Powder suppliers like David Ades, managing director of Montreal-based Protech Chemicals, agrees. “We made more progress last year than we did in the previous five. Now we have products that fall well within the market’s expectations for price, performance and appearance.” As Canadian neighbors, Protech and RadEX have teamed up on various projects so far.
What about others jumping on the UV bandwagon? “We’re glad to see others get involved even if it means less business for us,” says McLean. “We need success stories—and more good applications mean more credibility for this new technology.”
“For instance, when Knoll Manufacturing, one of the most respected office furniture companies added UV to their thermoset powder line, we were really thrilled.”
McLean ventures even further. “In fact, we’ll tell a potential customer ‘let us coat your product for one year while you learn the ropes, and then we’ll help you put in your own installation.'”

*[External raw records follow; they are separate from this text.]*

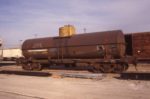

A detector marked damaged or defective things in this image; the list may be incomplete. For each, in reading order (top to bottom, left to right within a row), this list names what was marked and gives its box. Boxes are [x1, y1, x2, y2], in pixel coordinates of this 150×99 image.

rusty tank car [20, 29, 129, 72]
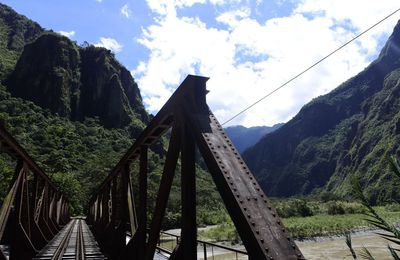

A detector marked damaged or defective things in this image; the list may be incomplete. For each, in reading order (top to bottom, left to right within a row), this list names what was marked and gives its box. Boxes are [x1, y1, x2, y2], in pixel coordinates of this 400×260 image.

rusty metal surface [0, 125, 70, 258]
rusty metal surface [87, 74, 304, 258]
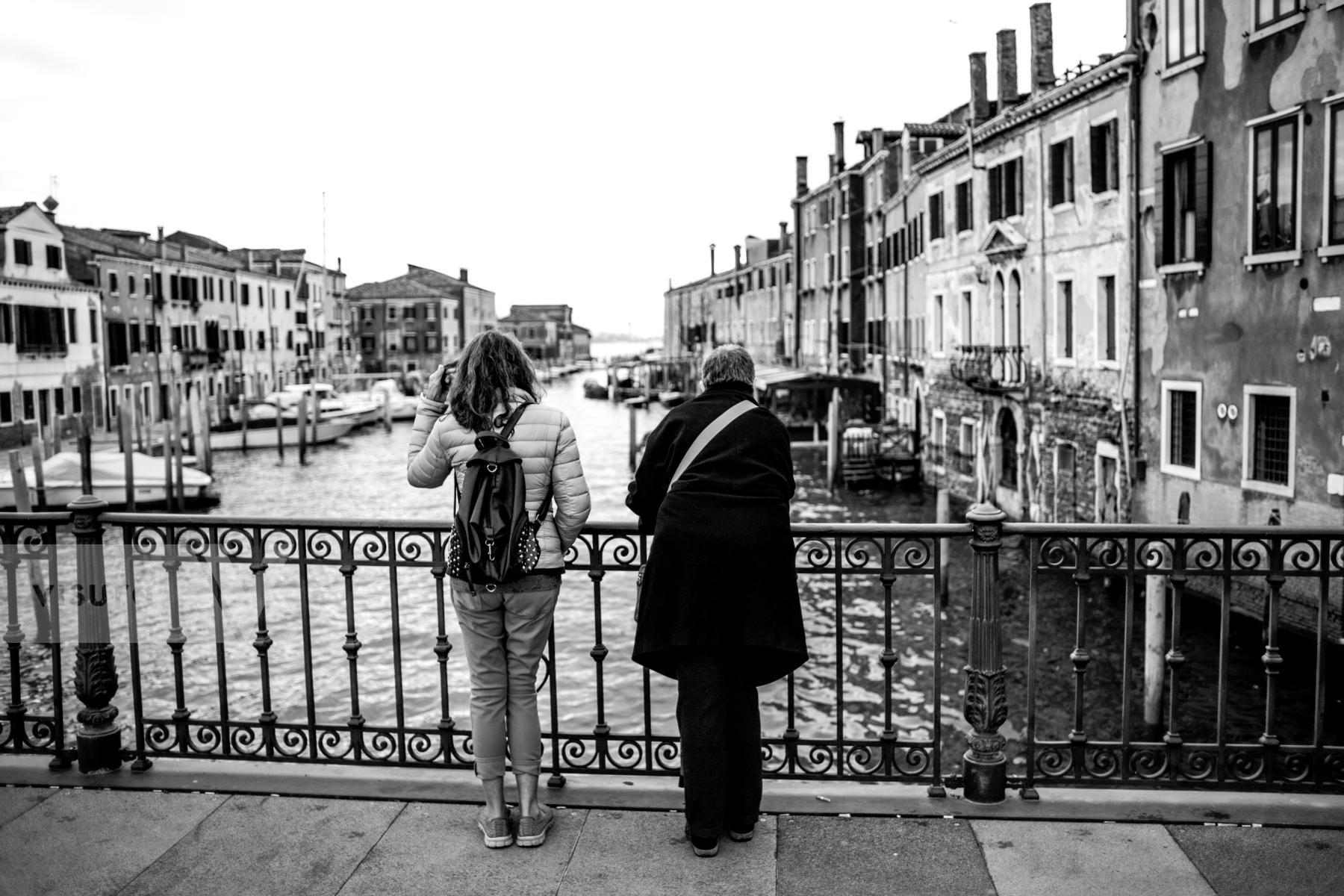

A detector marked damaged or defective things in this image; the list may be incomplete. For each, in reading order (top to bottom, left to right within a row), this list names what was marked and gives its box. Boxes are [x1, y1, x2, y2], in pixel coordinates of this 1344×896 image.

plaster peeling wall [1220, 0, 1247, 91]
plaster peeling wall [1269, 16, 1344, 110]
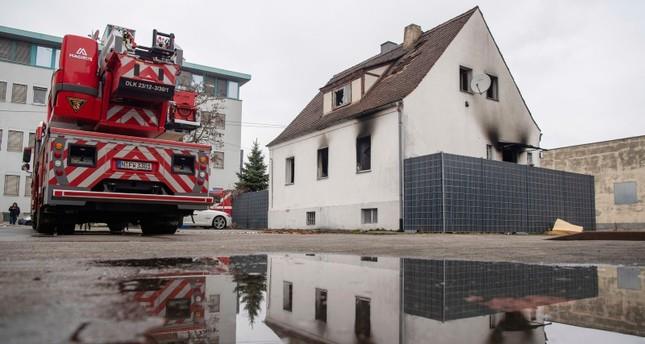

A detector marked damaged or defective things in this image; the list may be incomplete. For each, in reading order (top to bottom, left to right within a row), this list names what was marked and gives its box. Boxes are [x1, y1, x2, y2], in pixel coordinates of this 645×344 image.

burnt window [332, 84, 352, 109]
burnt window [354, 135, 370, 171]
burnt window [362, 208, 378, 224]
burnt window [354, 296, 370, 340]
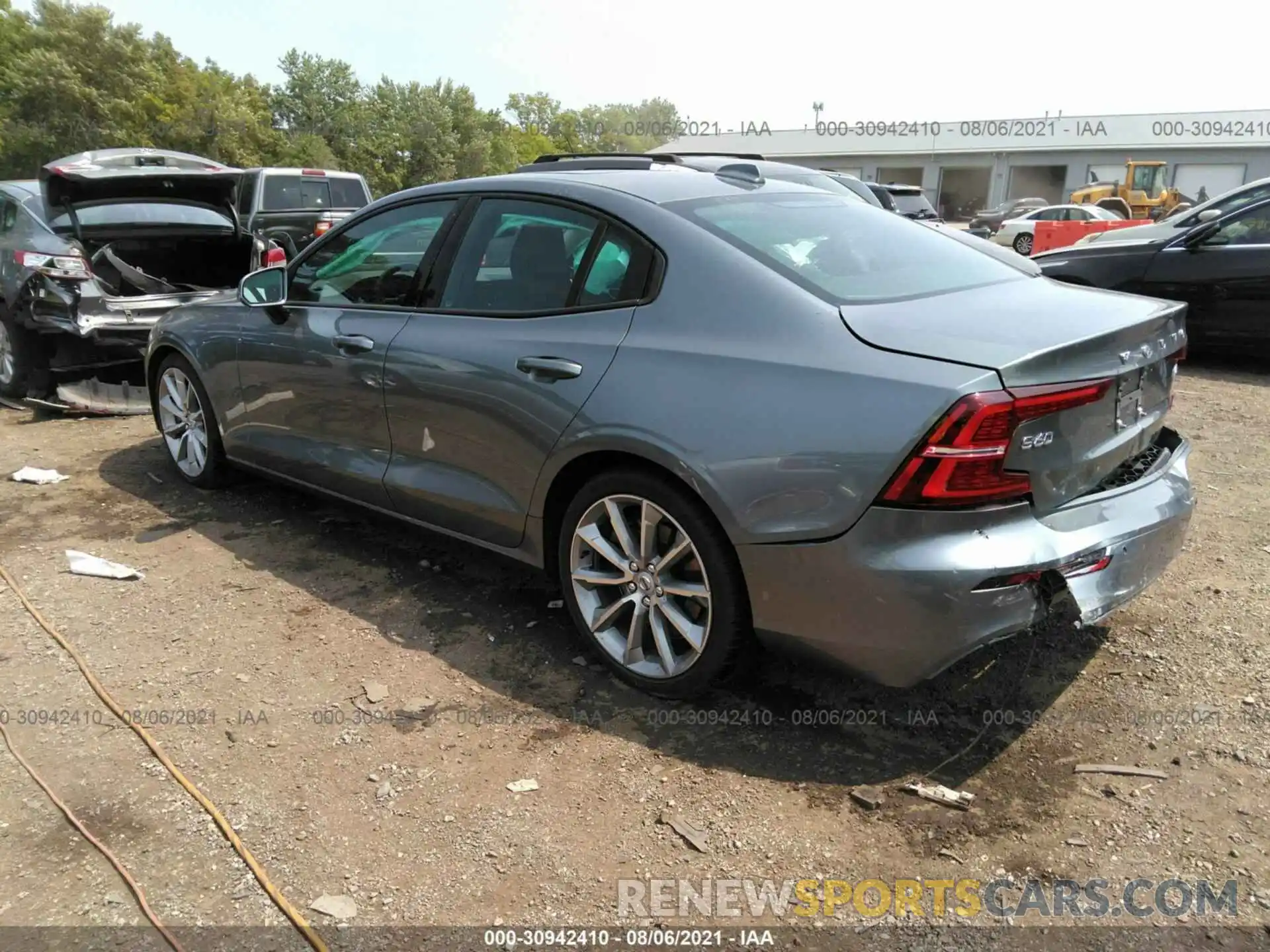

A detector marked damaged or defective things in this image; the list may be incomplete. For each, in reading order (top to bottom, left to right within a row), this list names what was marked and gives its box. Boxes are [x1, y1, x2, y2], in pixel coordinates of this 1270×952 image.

McLean feels that UV powder coatings are becoming more and more attractive. “UV powder costs have come down over the last couple years as more volume of this new product has been produced. As you can imagine, the first few pounds of powder were pretty expensive. This, combined with rising labor rates for the operations required for liquid painting and laminating have tipped the scales in our favor.”
“A couple of years ago, we were looking in the mirror and asking ourselves if we did the right thing by making this investment so early,” says McLean, “but those fears have gone away. The line is paying for itself and we see a lot of the people we did trials for over the past couple of years coming back to us now with real projects.”
As for the company’s proficiency with UV powder coatings, that too has come a long way. “Now we’re quite good at it,” says Grimm. “For a year and a half, it’s all we’ve done—concentrate on how this powder behaves on that board. I’d say now we’re as good or better than any UV powder coater in the world.”